++++ Information supplied ++++
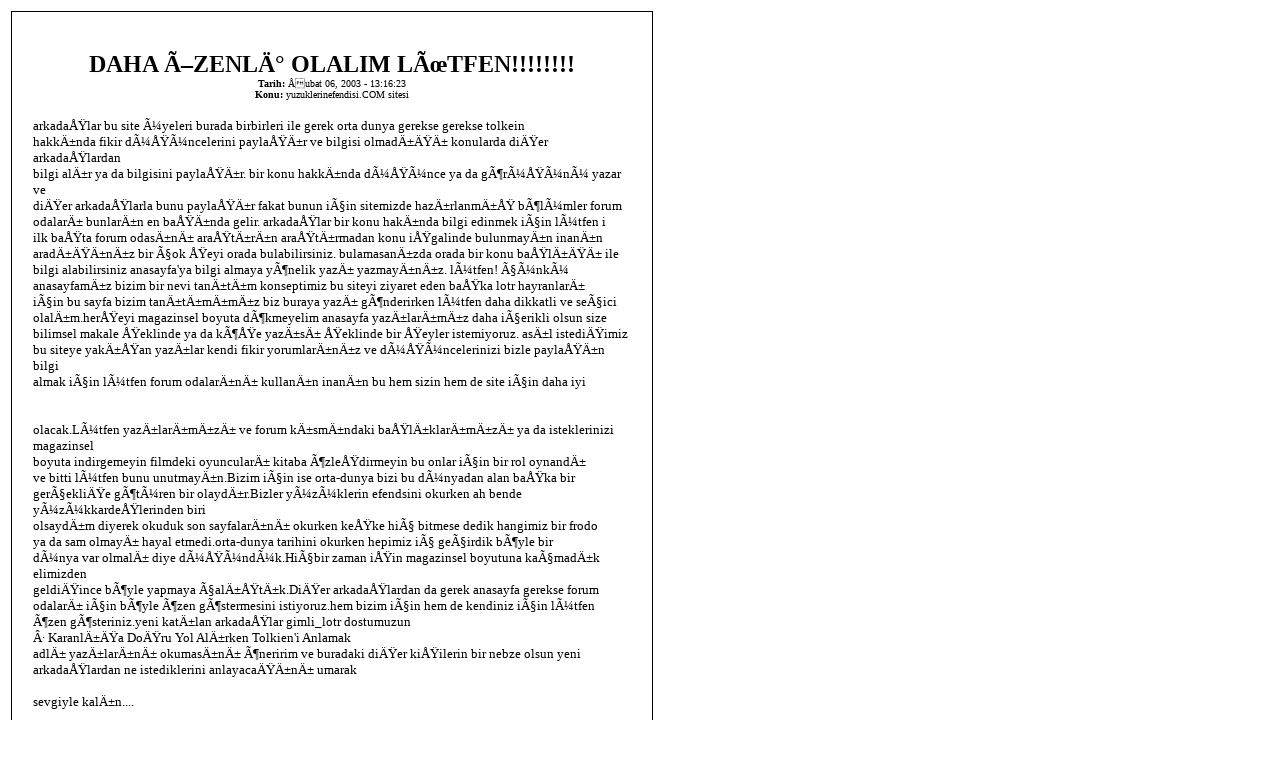

--- FILE ---
content_type: text/html
request_url: http://www.yuzuklerinefendisi.com/print.php?sid=1056
body_size: 2199
content:

    <html>
    <head><title>Yuzuklerin Efendisi / Turkiye      LOTR / Turkey</title>
    <META HTTP-EQUIV="Content-Type" CONTENT="text/html; charset=windows-1254">
    </head>
    <body bgcolor="#ffffff" text="#000000">
    <table border="0"><tr><td>

    <table border="0" width="640" cellpadding="0" cellspacing="1" bgcolor="#000000"><tr><td>
    <table border="0" width="640" cellpadding="20" cellspacing="1" bgcolor="#ffffff"><tr><td>
    <center>
    <img src="images/topics/ring.gif" border="0" alt=""><br><br>
    <font size="+2">
    <b>DAHA Ã–ZENLÄ° OLALIM LÃœTFEN!!!!!!!!</b></font><br>
    <font size=1><b>Tarih:</b> Åubat 06, 2003 - 13:16:23<br><b>Konu:</b> yuzuklerinefendisi.COM sitesi</font><br><br>
    </center>
    <font size="2">
    arkadaÅŸlar bu site Ã¼yeleri burada birbirleri ile gerek orta dunya gerekse gerekse tolkein <br />
hakkÄ±nda fikir dÃ¼ÅŸÃ¼ncelerini paylaÅŸÄ±r ve bilgisi olmadÄ±ÄŸÄ± konularda diÄŸer arkadaÅŸlardan <br />
bilgi alÄ±r ya da bilgisini paylaÅŸÄ±r. bir konu hakkÄ±nda dÃ¼ÅŸÃ¼nce ya da gÃ¶rÃ¼ÅŸÃ¼nÃ¼ yazar ve <br />
diÄŸer arkadaÅŸlarla bunu paylaÅŸÄ±r fakat bunun iÃ§in sitemizde hazÄ±rlanmÄ±ÅŸ bÃ¶lÃ¼mler forum<br />
odalarÄ± bunlarÄ±n en baÅŸÄ±nda gelir. arkadaÅŸlar bir konu hakÄ±nda bilgi edinmek iÃ§in lÃ¼tfen i<br />
ilk baÅŸta forum odasÄ±nÄ± araÅŸtÄ±rÄ±n araÅŸtÄ±rmadan konu iÅŸgalinde bulunmayÄ±n inanÄ±n <br />
aradÄ±ÄŸÄ±nÄ±z bir Ã§ok ÅŸeyi orada bulabilirsiniz. bulamasanÄ±zda orada bir konu baÅŸlÄ±ÄŸÄ± ile<br />
bilgi alabilirsiniz anasayfa'ya bilgi almaya yÃ¶nelik yazÄ± yazmayÄ±nÄ±z. lÃ¼tfen! Ã§Ã¼nkÃ¼<br />
anasayfamÄ±z bizim bir nevi tanÄ±tÄ±m konseptimiz bu siteyi ziyaret eden baÅŸka lotr hayranlarÄ±<br />
iÃ§in bu sayfa bizim tanÄ±tÄ±mÄ±mÄ±z  biz buraya yazÄ± gÃ¶nderirken lÃ¼tfen daha dikkatli ve seÃ§ici<br />
olalÄ±m.herÅŸeyi magazinsel boyuta dÃ¶kmeyelim anasayfa yazÄ±larÄ±mÄ±z daha iÃ§erikli olsun size<br />
bilimsel makale ÅŸeklinde ya da kÃ¶ÅŸe yazÄ±sÄ± ÅŸeklinde bir ÅŸeyler istemiyoruz. asÄ±l istediÄŸimiz<br />
bu siteye yakÄ±ÅŸan yazÄ±lar kendi fikir yorumlarÄ±nÄ±z ve dÃ¼ÅŸÃ¼ncelerinizi bizle paylaÅŸÄ±n bilgi<br />
almak iÃ§in lÃ¼tfen forum odalarÄ±nÄ± kullanÄ±n inanÄ±n bu hem sizin hem de site iÃ§in daha iyi<br /><br><br>
    
olacak.LÃ¼tfen yazÄ±larÄ±mÄ±zÄ± ve forum kÄ±smÄ±ndaki baÅŸlÄ±klarÄ±mÄ±zÄ± ya da isteklerinizi magazinsel<br />
boyuta indirgemeyin filmdeki oyuncularÄ± kitaba Ã¶zleÅŸdirmeyin bu onlar iÃ§in bir rol oynandÄ±<br />
ve bitti lÃ¼tfen bunu unutmayÄ±n.Bizim iÃ§in ise orta-dunya bizi bu dÃ¼nyadan alan baÅŸka bir <br />
gerÃ§ekliÄŸe gÃ¶tÃ¼ren bir olaydÄ±r.Bizler yÃ¼zÃ¼klerin efendsini okurken ah bende yÃ¼zÃ¼kkardeÅŸlerinden biri<br />
olsaydÄ±m diyerek okuduk son sayfalarÄ±nÄ± okurken keÅŸke hiÃ§ bitmese dedik hangimiz bir frodo <br />
ya da sam olmayÄ± hayal etmedi.orta-dunya tarihini okurken hepimiz iÃ§ geÃ§irdik bÃ¶yle bir <br />
dÃ¼nya var olmalÄ± diye dÃ¼ÅŸÃ¼ndÃ¼k.HiÃ§bir zaman iÅŸin magazinsel boyutuna kaÃ§madÄ±k elimizden <br />
geldiÄŸince bÃ¶yle yapmaya Ã§alÄ±ÅŸtÄ±k.DiÄŸer arkadaÅŸlardan da gerek anasayfa gerekse forum <br />
odalarÄ± iÃ§in bÃ¶yle Ã¶zen gÃ¶stermesini istiyoruz.hem bizim iÃ§in hem de kendiniz iÃ§in lÃ¼tfen <br />
Ã¶zen gÃ¶steriniz.yeni katÄ±lan arkadaÅŸlar gimli_lotr dostumuzun   <br />
Â· KaranlÄ±ÄŸa DoÄŸru Yol AlÄ±rken Tolkien'i Anlamak<br />
adlÄ± yazÄ±larÄ±nÄ± okumasÄ±nÄ± Ã¶neririm ve buradaki diÄŸer kiÅŸilerin bir nebze olsun yeni arkadaÅŸlardan ne istediklerini anlayacaÄŸÄ±nÄ± umarak <br />
<br />
                               sevgiyle kalÄ±n....<br />
<br />
<br><br>
    <br><br>
    </font>
    </td></tr></table></td></tr></table>
    <br><br><center>
    <font size="2">
    Bu yazÄ±nÄ±n bulunduÄŸu yer: Yuzuklerin Efendisi / Turkiye      LOTR / Turkey<br>
    <a href="http://www.yuzuklerinefendisi.com">http://www.yuzuklerinefendisi.com</a><br><br>
    Bu yazÄ±yÄ± bulabileceÄŸiniz URL adresi:<br>
    <a href="http://www.yuzuklerinefendisi.com/article.php?sid=1056">http://www.yuzuklerinefendisi.com/article.php?sid=1056</a>
    </font>
    </td></tr></table>
    </body>
    </html>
++++
## [To do]
Copy out every line in the entries above that holds "okurken".

## [Solved exercise]
gerÃ§ekliÄŸe gÃ¶tÃ¼ren bir olaydÄ±r.Bizler yÃ¼zÃ¼klerin efendsini okurken ah bende yÃ¼zÃ¼kkardeÅŸlerinden biri<br />
olsaydÄ±m diyerek okuduk son sayfalarÄ±nÄ± okurken keÅŸke hiÃ§ bitmese dedik hangimiz bir frodo <br />
ya da sam olmayÄ± hayal etmedi.orta-dunya tarihini okurken hepimiz iÃ§ geÃ§irdik bÃ¶yle bir <br />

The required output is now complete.